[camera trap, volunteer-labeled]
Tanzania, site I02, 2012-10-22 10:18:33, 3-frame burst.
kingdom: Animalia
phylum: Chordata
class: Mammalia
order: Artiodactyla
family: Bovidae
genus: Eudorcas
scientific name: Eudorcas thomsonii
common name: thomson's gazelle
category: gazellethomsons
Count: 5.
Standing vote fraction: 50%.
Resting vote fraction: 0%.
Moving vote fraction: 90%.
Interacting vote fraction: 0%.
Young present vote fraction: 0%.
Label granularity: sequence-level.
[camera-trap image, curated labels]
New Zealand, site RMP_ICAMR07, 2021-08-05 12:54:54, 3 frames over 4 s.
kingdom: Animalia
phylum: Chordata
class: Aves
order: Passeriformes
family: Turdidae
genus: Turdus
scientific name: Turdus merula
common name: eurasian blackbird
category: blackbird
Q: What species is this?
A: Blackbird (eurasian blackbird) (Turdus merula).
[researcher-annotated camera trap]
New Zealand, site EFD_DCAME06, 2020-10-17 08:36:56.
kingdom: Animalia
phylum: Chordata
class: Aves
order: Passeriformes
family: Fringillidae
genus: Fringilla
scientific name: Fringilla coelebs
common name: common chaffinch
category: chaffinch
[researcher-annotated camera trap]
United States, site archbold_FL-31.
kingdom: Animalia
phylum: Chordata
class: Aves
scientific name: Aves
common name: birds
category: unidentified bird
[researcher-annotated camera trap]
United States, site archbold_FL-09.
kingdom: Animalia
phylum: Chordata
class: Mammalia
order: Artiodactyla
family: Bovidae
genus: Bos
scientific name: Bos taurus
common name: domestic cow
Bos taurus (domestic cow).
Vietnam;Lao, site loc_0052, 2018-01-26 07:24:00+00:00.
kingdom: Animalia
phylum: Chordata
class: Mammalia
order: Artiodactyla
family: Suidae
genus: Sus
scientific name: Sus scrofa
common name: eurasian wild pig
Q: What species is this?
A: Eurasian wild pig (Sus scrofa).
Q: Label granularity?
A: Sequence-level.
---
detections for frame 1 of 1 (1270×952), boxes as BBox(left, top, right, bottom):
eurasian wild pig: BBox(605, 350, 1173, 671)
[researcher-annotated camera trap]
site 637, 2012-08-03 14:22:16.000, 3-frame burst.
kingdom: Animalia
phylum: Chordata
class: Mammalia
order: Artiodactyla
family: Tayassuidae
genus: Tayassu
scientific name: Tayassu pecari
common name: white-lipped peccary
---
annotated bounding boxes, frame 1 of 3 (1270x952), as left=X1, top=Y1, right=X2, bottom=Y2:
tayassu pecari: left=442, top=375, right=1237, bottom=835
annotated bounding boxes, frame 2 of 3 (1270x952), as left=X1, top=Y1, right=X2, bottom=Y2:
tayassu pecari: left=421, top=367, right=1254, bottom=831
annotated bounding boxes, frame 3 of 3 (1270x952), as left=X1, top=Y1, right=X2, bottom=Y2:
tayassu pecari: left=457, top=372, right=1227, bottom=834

Required action →
Write out, exactly as given, the line containing "scientific name: Tayassu pecari" and every line after it to the end of the records. Include nothing else.

Exercise answer →
scientific name: Tayassu pecari
common name: white-lipped peccary
---
annotated bounding boxes, frame 1 of 3 (1270x952), as left=X1, top=Y1, right=X2, bottom=Y2:
tayassu pecari: left=442, top=375, right=1237, bottom=835
annotated bounding boxes, frame 2 of 3 (1270x952), as left=X1, top=Y1, right=X2, bottom=Y2:
tayassu pecari: left=421, top=367, right=1254, bottom=831
annotated bounding boxes, frame 3 of 3 (1270x952), as left=X1, top=Y1, right=X2, bottom=Y2:
tayassu pecari: left=457, top=372, right=1227, bottom=834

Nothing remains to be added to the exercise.